Targeting GD2 ganglioside and aurora A kinase as a dual strategy leading to cell death in cultures of human neuroblastoma cells

• anti-GD2 ganglioside monoclonal antibody inhibits human neuroblastoma cells survival in vitro.
• mAb decreases all three aurora kinases expression and phosphorylation in IMR-32 and LA-N-1 cells.
• MK-5108 specific aurora A kinase inhibitor decreases survival of neuroblastoma cells.
• MK-5108 together with the mAb significantly potentiate cytotoxicity against neuroblastoma cells.
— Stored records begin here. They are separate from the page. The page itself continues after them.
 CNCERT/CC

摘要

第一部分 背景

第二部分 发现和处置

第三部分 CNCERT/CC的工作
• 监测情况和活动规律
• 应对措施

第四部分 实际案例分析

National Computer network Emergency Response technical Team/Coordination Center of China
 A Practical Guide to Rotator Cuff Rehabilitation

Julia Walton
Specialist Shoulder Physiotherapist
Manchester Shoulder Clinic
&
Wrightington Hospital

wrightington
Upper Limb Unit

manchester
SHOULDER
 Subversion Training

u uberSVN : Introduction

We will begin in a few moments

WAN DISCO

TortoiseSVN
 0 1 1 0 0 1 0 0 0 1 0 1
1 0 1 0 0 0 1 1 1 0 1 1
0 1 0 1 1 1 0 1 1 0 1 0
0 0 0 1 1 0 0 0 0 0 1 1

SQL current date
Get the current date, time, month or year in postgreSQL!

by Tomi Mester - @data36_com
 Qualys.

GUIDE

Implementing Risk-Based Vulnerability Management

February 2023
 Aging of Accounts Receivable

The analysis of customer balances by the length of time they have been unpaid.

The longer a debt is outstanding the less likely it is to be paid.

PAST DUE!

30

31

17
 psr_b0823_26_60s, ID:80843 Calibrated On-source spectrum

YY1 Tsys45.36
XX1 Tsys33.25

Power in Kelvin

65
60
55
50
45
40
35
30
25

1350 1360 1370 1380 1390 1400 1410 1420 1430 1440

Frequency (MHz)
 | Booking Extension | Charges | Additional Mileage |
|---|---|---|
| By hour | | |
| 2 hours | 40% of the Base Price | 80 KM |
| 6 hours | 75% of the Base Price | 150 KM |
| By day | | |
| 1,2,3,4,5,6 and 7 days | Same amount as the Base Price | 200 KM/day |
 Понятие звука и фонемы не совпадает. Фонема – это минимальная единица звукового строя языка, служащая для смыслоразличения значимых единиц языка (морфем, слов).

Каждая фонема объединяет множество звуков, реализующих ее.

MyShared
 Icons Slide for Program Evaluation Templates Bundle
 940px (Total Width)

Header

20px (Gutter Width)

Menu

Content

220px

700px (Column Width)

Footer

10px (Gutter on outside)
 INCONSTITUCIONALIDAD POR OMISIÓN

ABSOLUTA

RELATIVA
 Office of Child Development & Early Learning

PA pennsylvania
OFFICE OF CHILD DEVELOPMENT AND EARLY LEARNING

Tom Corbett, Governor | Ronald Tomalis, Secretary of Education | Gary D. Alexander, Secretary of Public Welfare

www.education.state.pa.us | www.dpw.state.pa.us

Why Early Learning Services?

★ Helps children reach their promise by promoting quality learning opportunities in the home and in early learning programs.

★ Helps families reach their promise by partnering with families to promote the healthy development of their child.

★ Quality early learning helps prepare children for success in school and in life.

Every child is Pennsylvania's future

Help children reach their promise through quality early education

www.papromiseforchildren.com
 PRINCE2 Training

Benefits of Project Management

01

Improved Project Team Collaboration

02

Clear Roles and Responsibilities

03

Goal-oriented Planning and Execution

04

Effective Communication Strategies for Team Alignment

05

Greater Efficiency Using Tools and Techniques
• The antibody decreases MYCN and induces PHLDA1 and P53 proteins expression.

The mechanism of the inhibitory effect of anti-GD2 ganglioside (GD2) 14G2a mouse monoclonal antibody (mAb) on human neuroblastoma cells survival was studied in vitro. It was recently shown in IMR-32 cells that death induced by this antibody exhibited several characteristics typical of apoptosis. In this study we used cytotoxixity assays, qRT-PCR and immunoblotting to evaluate the response of several human neuroblastoma cell lines to the anti-GD2 14G2a mAb. We showed that the mAb decreases all three aurora kinases expression and phosphorylation in IMR-32 and LA-N-1 cells. Most importantly, we show, that MK-5108 specific aurora A kinase inhibitor decreases neuroblastoma cell survival, and when used in combination with the mAb, significantly potentiates cytotoxicity against IMR-32, CHP-134, and LA-N-5 neuroblastoma cells in vitro. It was shown that downregulation of aurora A kinase by the therapeutic antibody is associated with decreased levels of MYCN protein in cytoplasm, and induced expression of PHLDA1 and P53 proteins.